03 Şub 2010 13:29 Son Güncelleme: 19 Kas 2018 14:04

"BALYOZ'DA BİR SUÇ VARSA İLKER PAŞA DA İŞİN İÇİNDEDİR!.." ŞAMİL TAYYAR'DAN ORTALIĞI KARIŞTIRACAK YORUM!..

Star yazarı Şamil Tayyar yorumuyla şok etti!Şamil Tayyar'ın bu yorumuna hangi Paşa'nın "anahtar cümle"si neden oldu?


Paşanın Mesajı


Eski Genelkurmay Başkanı Hilmi Özkök'ün Balyoz Darbe Planı ile ilgili yaptığı açıklamalar, tartışmaya yeni boyut kazandırdı. Dönemin Kara Kuvvetleri Komutanı Aytaç Yalman da "muhatap benim" diyerek devreye girdi. Planın mimarı olmakla suçlanan eski 1. Ordu Komutanı Çetin Doğan ise Özkök'ün açıklamalarını yetersiz buldu.

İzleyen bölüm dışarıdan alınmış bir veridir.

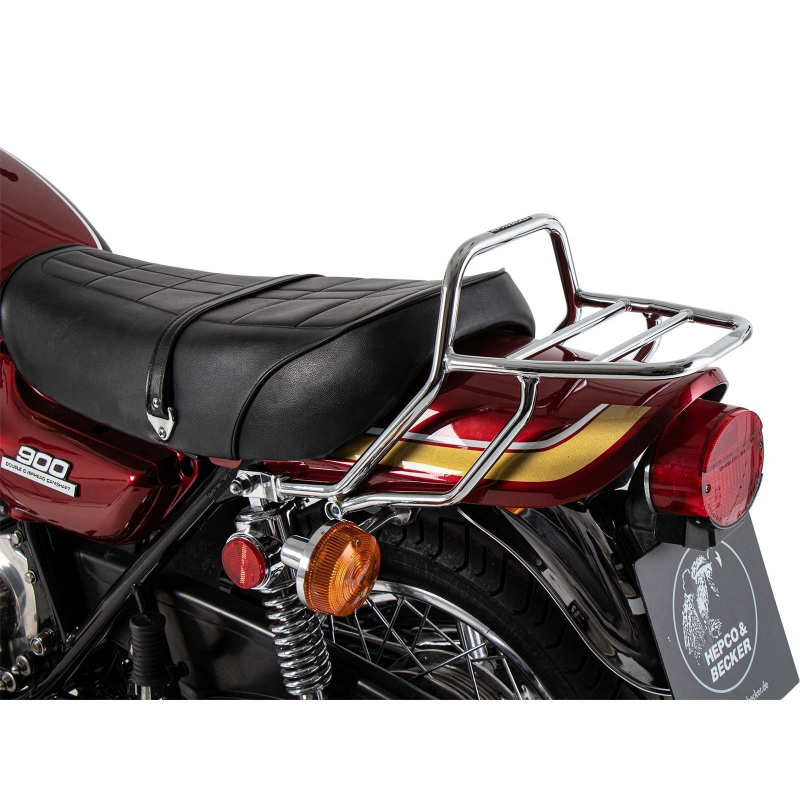 Z 1000 A 1977-1978 ✓ Support de top case tubulaire Hepco-Becker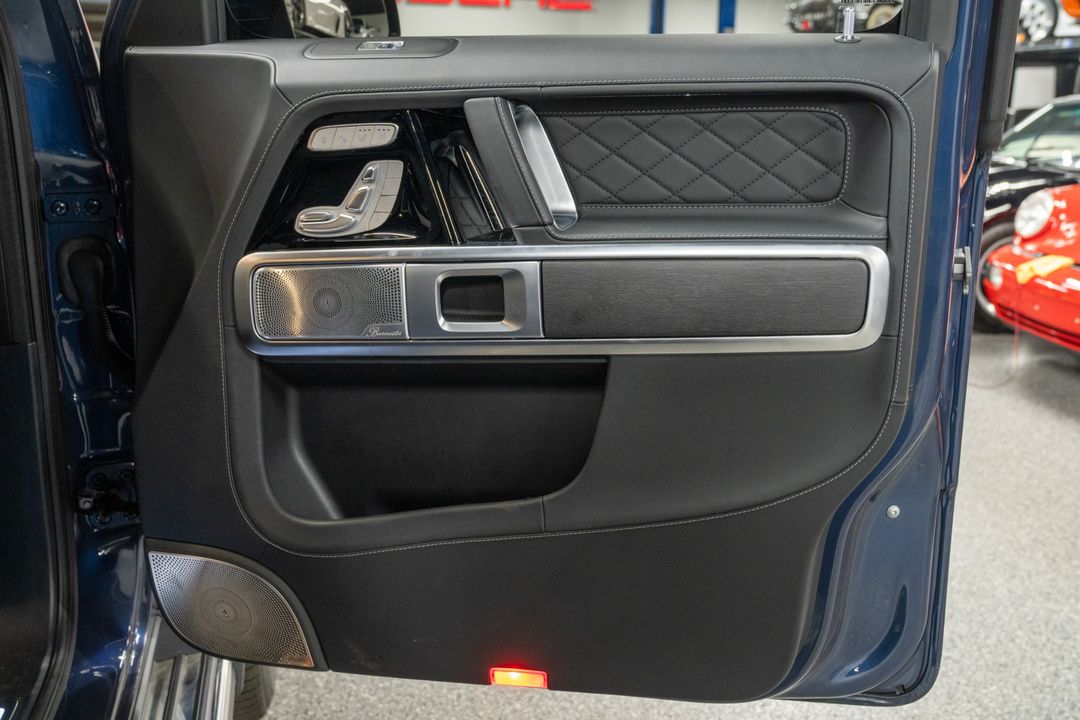 2025 Mercedes-Benz G550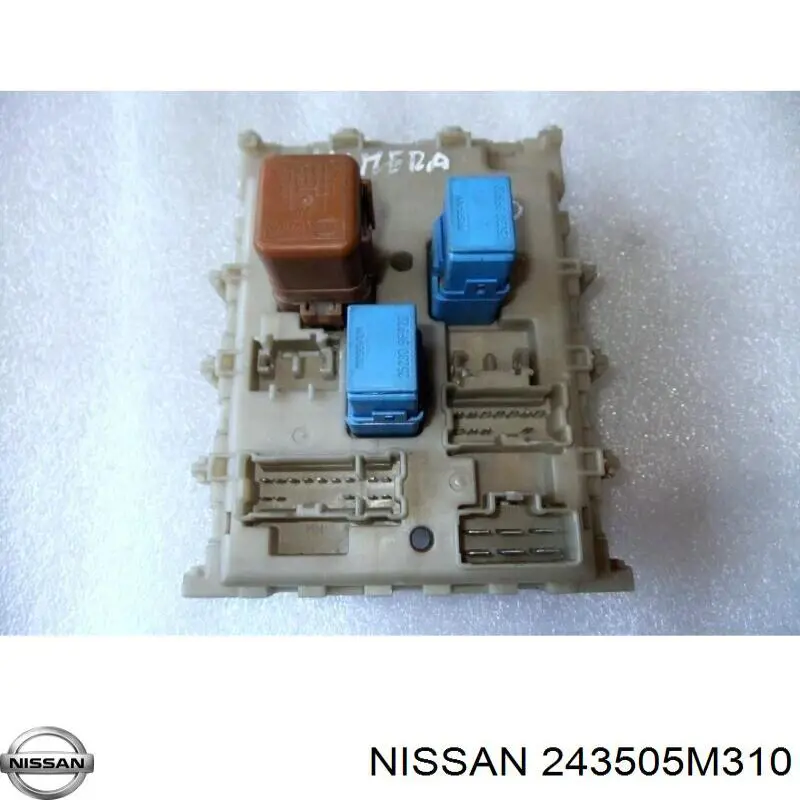 Comprar Caja de fusibles Nissan Almera II N16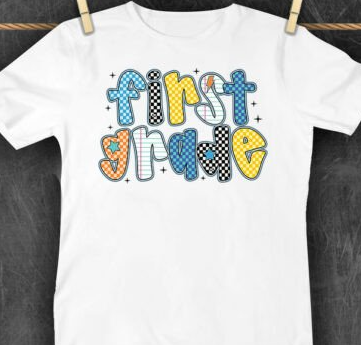 Pre-K - Fourth Grade T-Shirt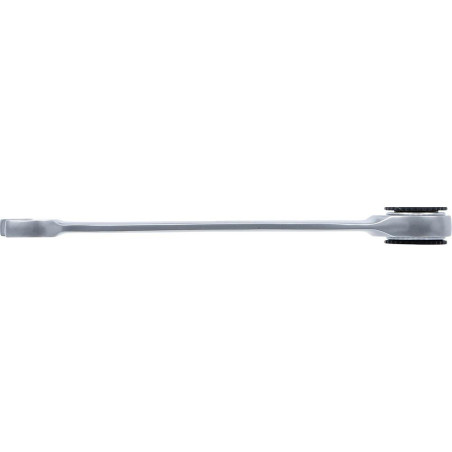 Clé Mixte à Cliquet Ouverte 8 mm - - Précision et Confort d Utilisation - BGS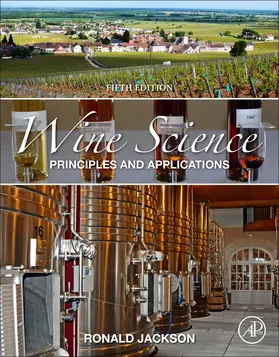 Jackson |  Wine Science | Buch |  Sack Fachmedien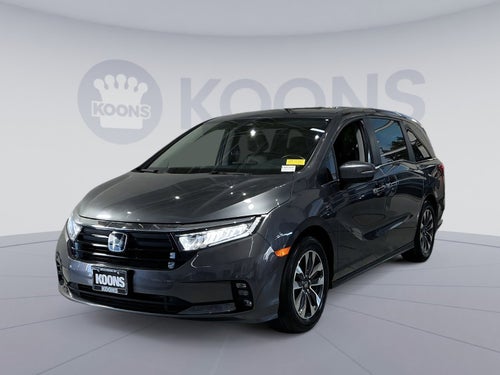 2023 Honda Odyssey EX-L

Açıklamalarda en çok dikkatimi çeken nokta, konuşmak için Genelkurmay'ın araştırma sonucunu beklediğini söyleyen Aytaç Yalman'ın şu sözü oldu: "O işin muhatabı benim. O dönemde İlker (Başbuğ) Paşa da benim kurmay başkanımdı. O nedenle o da konuyu zaten yakından bilir."


Anahtar cümle budur. Ben şöyle yorumladım: "Eğer Balyoz'da bir suç varsa İlker Paşa da işin içindedir. Şimdiden uyarayım, araştırmasını ona göre yapsın." Yanlış olduğunu düşünüyorsa, yapacağı açıklamaya köşemiz açıktır.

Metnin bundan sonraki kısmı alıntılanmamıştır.